Comment by Jaxkr
6 years ago
Static dictionaries or models in compression algorithms are not “cheating”. Brotli, for example, achieves amazing results with its [static dictionary](https://gist.github.com/klauspost/2900d5ba6f9b65d69c8e).
However, I agree with you on the real-world uselessness of a GPT-based compression algorithm.
That’s why I put “cheating” in quotes — it’s pragmatic, but it complicates the comparison into something that can’t be measured in a single number. I grant you that typical bechmarks ignore the static dictionary in comparing Brotli to other compressors, but they also ignore the size of the binary itself. This is because both are assumed to be small and highly general, and GPT2 violates both assumptions. Brotli’s dictionary is 122 KB and covers many natural and programming languages, whereas GPT2 weights are 5 GB and only cover English. No real-world static dictionary is even a thousandth of that size.
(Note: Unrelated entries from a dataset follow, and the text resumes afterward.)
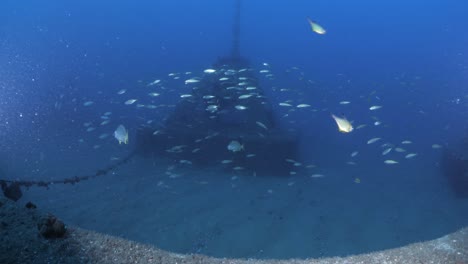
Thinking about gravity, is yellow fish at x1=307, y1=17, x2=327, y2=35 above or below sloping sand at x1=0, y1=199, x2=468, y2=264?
above

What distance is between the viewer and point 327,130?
83.5 ft

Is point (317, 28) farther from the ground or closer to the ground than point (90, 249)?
farther from the ground

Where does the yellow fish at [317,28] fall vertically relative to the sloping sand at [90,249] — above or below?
above

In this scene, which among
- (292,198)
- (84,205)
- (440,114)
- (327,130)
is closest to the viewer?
(84,205)

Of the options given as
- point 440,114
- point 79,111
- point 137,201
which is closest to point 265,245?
point 137,201

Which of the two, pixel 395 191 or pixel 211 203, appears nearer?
pixel 211 203

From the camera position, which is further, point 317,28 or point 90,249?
point 317,28

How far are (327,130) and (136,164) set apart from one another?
15.4 metres

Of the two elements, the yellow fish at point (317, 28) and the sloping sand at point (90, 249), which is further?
the yellow fish at point (317, 28)

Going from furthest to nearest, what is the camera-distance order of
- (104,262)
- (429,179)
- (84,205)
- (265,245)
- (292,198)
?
1. (429,179)
2. (292,198)
3. (84,205)
4. (265,245)
5. (104,262)

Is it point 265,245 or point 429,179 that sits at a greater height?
point 265,245

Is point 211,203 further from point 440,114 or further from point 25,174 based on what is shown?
point 440,114

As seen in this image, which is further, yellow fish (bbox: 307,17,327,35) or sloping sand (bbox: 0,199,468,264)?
yellow fish (bbox: 307,17,327,35)

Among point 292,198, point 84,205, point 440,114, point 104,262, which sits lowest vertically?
point 440,114
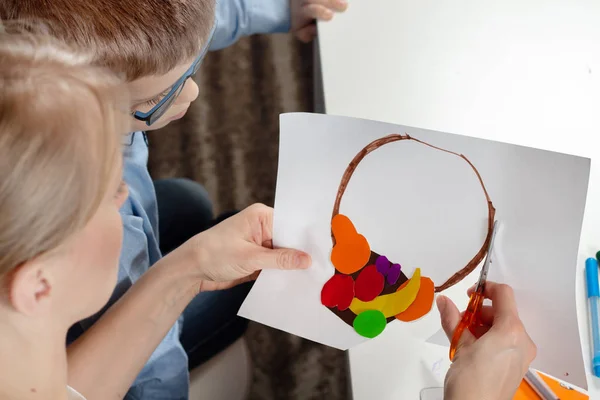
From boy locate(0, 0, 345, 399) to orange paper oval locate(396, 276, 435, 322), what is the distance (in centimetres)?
12

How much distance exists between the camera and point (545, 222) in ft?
1.61

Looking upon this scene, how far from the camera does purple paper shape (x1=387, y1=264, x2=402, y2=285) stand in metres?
0.52

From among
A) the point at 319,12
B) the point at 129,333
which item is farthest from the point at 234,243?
the point at 319,12

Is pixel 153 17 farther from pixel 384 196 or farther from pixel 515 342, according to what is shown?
pixel 515 342

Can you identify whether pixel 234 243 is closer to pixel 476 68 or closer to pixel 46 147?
pixel 46 147

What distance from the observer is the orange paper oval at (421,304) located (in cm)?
53

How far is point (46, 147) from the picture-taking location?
0.31m

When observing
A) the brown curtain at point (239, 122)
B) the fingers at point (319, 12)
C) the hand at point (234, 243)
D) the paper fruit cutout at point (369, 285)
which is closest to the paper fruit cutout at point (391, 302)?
the paper fruit cutout at point (369, 285)

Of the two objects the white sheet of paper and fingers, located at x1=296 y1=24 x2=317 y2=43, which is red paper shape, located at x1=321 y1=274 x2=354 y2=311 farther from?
fingers, located at x1=296 y1=24 x2=317 y2=43

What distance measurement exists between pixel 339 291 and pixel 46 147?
0.31 m

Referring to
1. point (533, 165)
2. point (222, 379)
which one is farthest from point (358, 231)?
point (222, 379)

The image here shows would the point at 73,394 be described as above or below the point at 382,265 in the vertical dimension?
below

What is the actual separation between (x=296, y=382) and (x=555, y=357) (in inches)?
25.3

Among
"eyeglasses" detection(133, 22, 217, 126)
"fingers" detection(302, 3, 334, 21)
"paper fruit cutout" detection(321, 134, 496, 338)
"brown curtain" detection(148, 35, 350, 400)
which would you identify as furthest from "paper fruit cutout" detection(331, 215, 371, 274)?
"brown curtain" detection(148, 35, 350, 400)
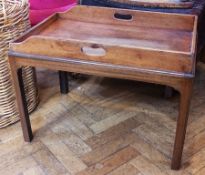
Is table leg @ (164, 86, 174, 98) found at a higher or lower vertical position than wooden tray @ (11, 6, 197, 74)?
lower

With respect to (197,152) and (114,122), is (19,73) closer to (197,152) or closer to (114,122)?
(114,122)

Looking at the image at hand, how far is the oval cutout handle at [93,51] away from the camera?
3.09 ft

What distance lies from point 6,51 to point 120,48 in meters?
0.50

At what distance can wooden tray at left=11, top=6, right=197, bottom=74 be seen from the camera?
0.90m

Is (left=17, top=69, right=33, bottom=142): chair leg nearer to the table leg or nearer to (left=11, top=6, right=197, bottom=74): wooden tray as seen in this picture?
(left=11, top=6, right=197, bottom=74): wooden tray

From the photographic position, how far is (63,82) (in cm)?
151

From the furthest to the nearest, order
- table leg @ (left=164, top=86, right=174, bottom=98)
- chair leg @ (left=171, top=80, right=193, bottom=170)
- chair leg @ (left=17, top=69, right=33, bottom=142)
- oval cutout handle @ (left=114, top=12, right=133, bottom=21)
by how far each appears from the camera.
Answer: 1. table leg @ (left=164, top=86, right=174, bottom=98)
2. oval cutout handle @ (left=114, top=12, right=133, bottom=21)
3. chair leg @ (left=17, top=69, right=33, bottom=142)
4. chair leg @ (left=171, top=80, right=193, bottom=170)

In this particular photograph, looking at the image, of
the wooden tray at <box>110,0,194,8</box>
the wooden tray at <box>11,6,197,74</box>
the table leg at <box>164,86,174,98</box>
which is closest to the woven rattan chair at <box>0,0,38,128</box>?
the wooden tray at <box>11,6,197,74</box>

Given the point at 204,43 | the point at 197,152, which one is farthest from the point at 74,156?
the point at 204,43

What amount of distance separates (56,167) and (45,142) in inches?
6.0

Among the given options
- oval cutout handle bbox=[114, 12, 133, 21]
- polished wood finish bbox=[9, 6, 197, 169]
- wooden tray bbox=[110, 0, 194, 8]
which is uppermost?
wooden tray bbox=[110, 0, 194, 8]

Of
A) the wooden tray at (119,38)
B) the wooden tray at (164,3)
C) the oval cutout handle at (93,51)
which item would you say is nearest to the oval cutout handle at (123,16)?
the wooden tray at (119,38)

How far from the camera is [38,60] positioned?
1.00 metres

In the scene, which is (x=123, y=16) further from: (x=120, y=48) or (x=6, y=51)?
(x=6, y=51)
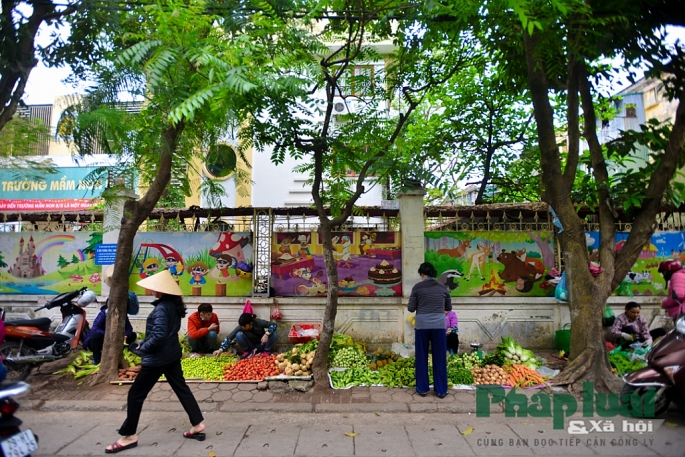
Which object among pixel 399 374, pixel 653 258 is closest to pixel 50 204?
pixel 399 374

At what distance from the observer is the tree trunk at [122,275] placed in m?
5.97

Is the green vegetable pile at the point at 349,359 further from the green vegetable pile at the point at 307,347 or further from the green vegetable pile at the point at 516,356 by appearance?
the green vegetable pile at the point at 516,356

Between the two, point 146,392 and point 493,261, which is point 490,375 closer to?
point 493,261

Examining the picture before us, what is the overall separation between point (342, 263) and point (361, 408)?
3.27 m

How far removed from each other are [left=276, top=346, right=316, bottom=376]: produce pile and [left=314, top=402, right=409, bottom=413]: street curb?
32.0 inches

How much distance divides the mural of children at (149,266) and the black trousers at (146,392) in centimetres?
444

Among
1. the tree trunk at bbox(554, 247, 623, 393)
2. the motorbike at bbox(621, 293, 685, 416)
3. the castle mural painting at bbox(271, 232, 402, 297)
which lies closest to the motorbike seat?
the castle mural painting at bbox(271, 232, 402, 297)

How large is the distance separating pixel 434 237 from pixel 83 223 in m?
7.15

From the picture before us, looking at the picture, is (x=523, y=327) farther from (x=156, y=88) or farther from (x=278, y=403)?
(x=156, y=88)

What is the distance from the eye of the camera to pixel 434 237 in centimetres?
816

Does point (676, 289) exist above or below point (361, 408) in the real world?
above

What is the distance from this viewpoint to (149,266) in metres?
8.19

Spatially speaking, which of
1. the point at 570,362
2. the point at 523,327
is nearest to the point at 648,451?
the point at 570,362

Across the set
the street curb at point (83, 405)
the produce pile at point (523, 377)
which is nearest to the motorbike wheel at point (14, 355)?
the street curb at point (83, 405)
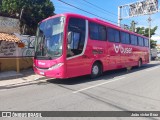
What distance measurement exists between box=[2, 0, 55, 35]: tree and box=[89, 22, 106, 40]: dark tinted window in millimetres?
12295

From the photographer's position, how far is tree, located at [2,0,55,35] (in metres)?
22.4

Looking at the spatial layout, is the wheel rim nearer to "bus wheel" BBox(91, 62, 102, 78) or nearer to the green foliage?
"bus wheel" BBox(91, 62, 102, 78)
Large static dictionaries exploit a loophole that would make comparisons meaningless if carried to the extreme — you could trivially include the entire benchmark corpus in the decompressor itself and claim your compressed file size is 0 bytes. That’s why the Hutter Prize rules are what they are.
The parameters are a 'signature' of previous texts in many ways. Perhaps this is essentially a form of authentication?